Greece has still to find up to €4 billion ($5 billion) worth of cuts to satisfy the demands of its international creditors.
ATHENS, Greece — Greece has still to find up to €4 billion ($5 billion) worth of cuts to satisfy the demands of its international creditors, the country's finance minister said Tuesday.
The debt-ridden country has promised to slash €11.5 billion ($14.1 billion) off its 2013-14 budget in order to continue receiving emergency rescue loans from other eurozone countries and the International Monetary Fund.
"We are not there yet, we still have €3.5 billion to €4 billion to cover," Finance Minister Yannis Stournaras said.
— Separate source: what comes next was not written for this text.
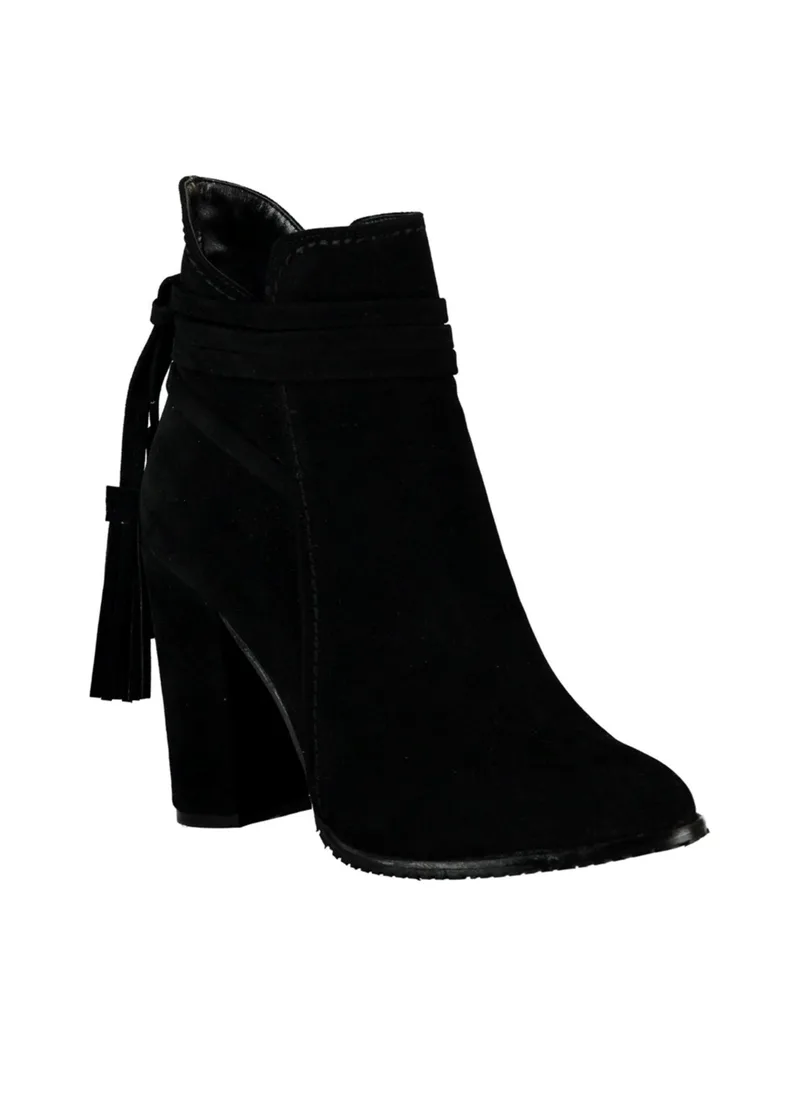 Shoes Bazaar - Γυναικεία Μποτάκια Twinkle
Debt inspectors from the IMF, European Union and European Central Bank concluded a new round of austerity negotiations in Athens at the weekend, and are set to return in early September to finalize the latest round of cuts.
The cuts will be identified by the seven-week-old coalition government as the country battles a fifth year of recession, with unemployment nearing 24 percent, according to a recent government estimate.
Last week, the three parties participating in the coalition — the conservative New Democracy, the Socialist PASOK party and the small Democratic Left party — overcame a dispute on whether some of the cuts should be delayed. The three parties, averting a new political crisis, agreed to back conservative Prime Minister Antonis Samaras and not seek any delay in the new austerity program.
Greece has also promised to reduce its 750,000-strong workforce in public administration and the broader public sector by 150,000 by the end of 2015.
But Stournaras on Tuesday said the new government was experiencing "difficulties in reaching that number" and said it had not ruled out re-introducing a scheme to suspend public servants on reduced pay before they reach retirement age.
The campaign was scrapped earlier this year as being ineffective, and the previous government insisted the target could be reached through attrition. The scheme was first introduced last year to sidestep legal hurdles in firing civil servants and to avoid aggravating unemployment any further.
Stournaras insisted Tuesday that the government has no plans to fire any of its workers.
The Greek recession has worsened since the country was shut out of long-term debt markets in 2010. But it has maintained a market presence through regular treasury bill auctions.
On Tuesday, the government raised €812 million ($1 billion) in a 26-week T-bill sale. The country's public debt management agency says the sale was 2.06 times oversubscribed and carried a yield of 4.68 percent, slightly down on the 4.7 percent rate last month.
Shares on the Athens Stock Exchange, meanwhile, closed up 1.95 percent at 620.46 following an announcement by the government that it would take legislative action to speed up its long-delayed privatization program.